Papszun reaguje na własne słowa nt. reprezentacji Polski. "Nie mówię"

- Być gotowym na prowadzenie reprezentacji Polski, to nie znaczy objąć reprezentację. Nie mówię, że kiedy będzie możliwość, to od razu jestem - mówi w rozmowie z portalem meczyki.pl Marek Papszun.

Czesław Michniewicz nie będzie selekcjonerem reprezentacji Polski w 2023 roku. PZPN poinformował, że nie przedłuży wygasającego kontraktu z selekcjonerem. Powody? Z tych sportowych bardzo słaby styl gry reprezentacji. A poza tym fatalna atmosfera wokół kadry. Wszystko przez tzw. aferę premiową, która ciągnie się za kadrą i PZPN-em od momentu wyeliminowania drużyny z turnieju. Nadal nie została ona w stu procentach wyjaśniona, a w mediach wciąż pojawiają się nowe informacje.

Zobacz wideo Flagi i tłumy kibiców. Tak Oberstdorf otwiera TCS

Niezależnie od wszystkiego fakt jest taki, że reprezentacja Polski znowu nie ma selekcjonera. I na razie nie wiadomo, kto nim zostanie. Eksperci i dziennikarze dyskutują głównie o tym, czy selekcjoner powinien być Polakiem, czy cudzoziemcem. "Dyskusja: trener z Polski, czy z zagranicy, jest jałowa. Przy naszych piłkarzach światowcach trener z zapyziałej futbolowej prowincji jest stracony na starcie" – pisze na Sport.pl Michał Kiedrowski.

Marek Papszun jest gotowy na reprezentację. "Nie wiem, czy jest taka wizja"

Wśród polskich kandydatur w mediach regularnie pojawia się nazwisko Marka Papszuna. Jest on na bardzo dobrej drodze, żeby zdobyć z Rakowem Częstochowa mistrzostwo Polski. To jeden z najlepszych polskich trenerów. Niedawno w rozmowie z "Weszło!" stwierdził, że byłby gotowy na pracę w kadrze. - Uważam, że nie jest dla mnie za wcześnie. Niektórzy selekcjonerzy naszej reprezentacji nie mieli wielkiego doświadczenia, jeżeli chodzi o jakieś osiągnięcia czy trofea w Polsce, a dobrze radzili sobie z kadrą – powiedział.

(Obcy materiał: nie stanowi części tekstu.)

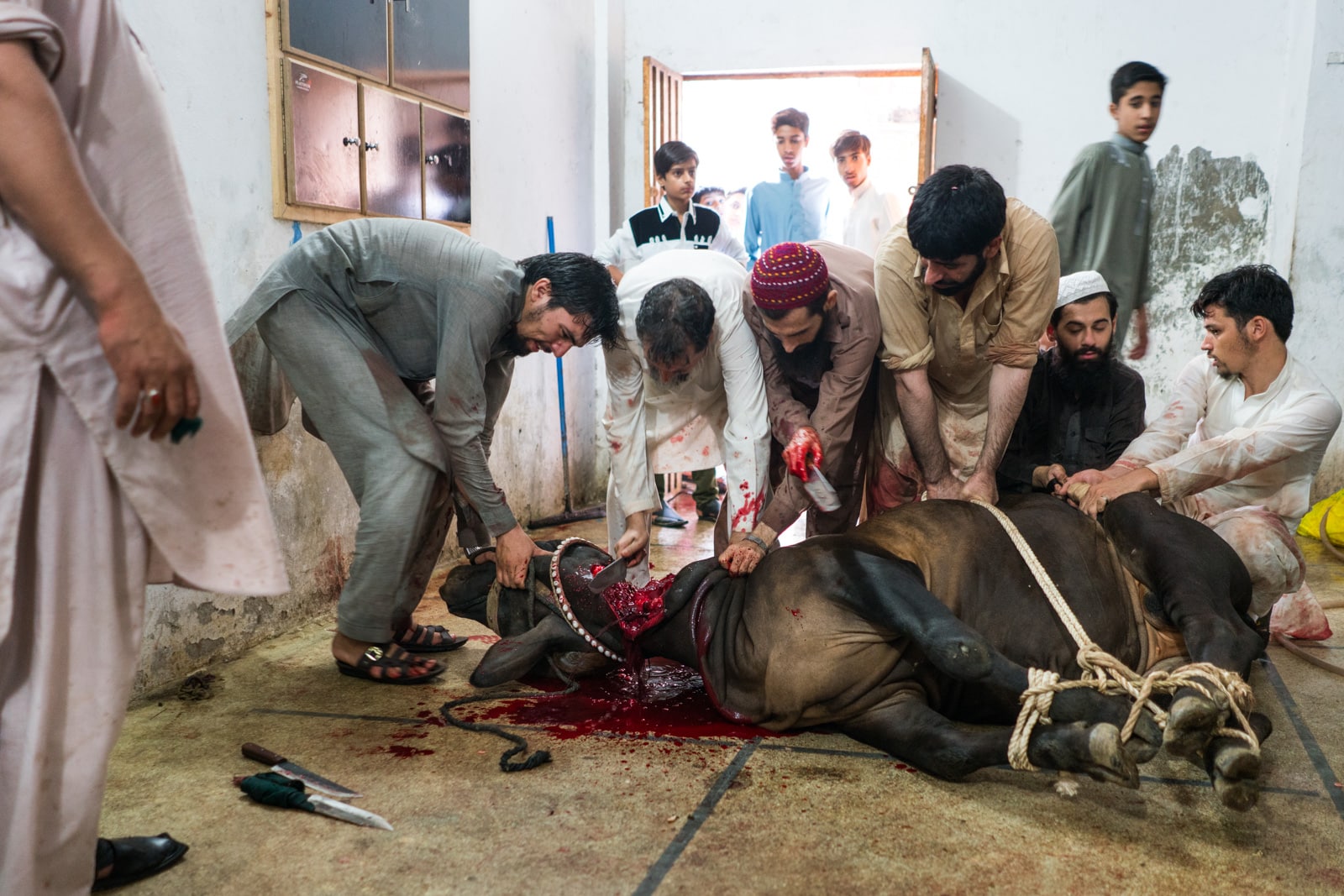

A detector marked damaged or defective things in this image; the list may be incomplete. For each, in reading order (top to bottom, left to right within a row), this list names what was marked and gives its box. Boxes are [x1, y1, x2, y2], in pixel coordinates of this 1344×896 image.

peeling plaster wall [121, 0, 610, 698]
peeling plaster wall [615, 0, 1333, 494]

Po tej wypowiedzi pojawiły się spekulacje, że Papszun zgłosił tym samym swoją kandydaturę na selekcjonera. Teraz odniósł się do swoich słów w rozmowie z serwisem meczyki.pl - Być gotowym na prowadzenie reprezentacji Polski, to nie znaczy objąć reprezentację. Mówię, że jestem na to przygotowany jako trener, a to nie jest proste, nie jest łatwe. Ale też nie mówię, że kiedy będzie możliwość, to od razu jestem. Nie wiem, czy w ogóle jest taka wizja w PZPN, u prezesa Cezarego Kuleszy w głowie, żeby ze mną o tym porozmawiać – powiedział. Na pytanie, czy byłby skłonny porzucić Raków dla reprezentacji odpowiedział: - Nie ma tematu dla mnie na ten moment.

Najnowsze informacje odnośnie wyboru nowego selekcjonera podał w czwartek Piotr Koźmiński z serwisu WP Sportowe Fakty. Według jego doniesień PZPN negocjuje z byłym selekcjonerem reprezentacji Szwajcarii, Vladimirem Petkoviciem.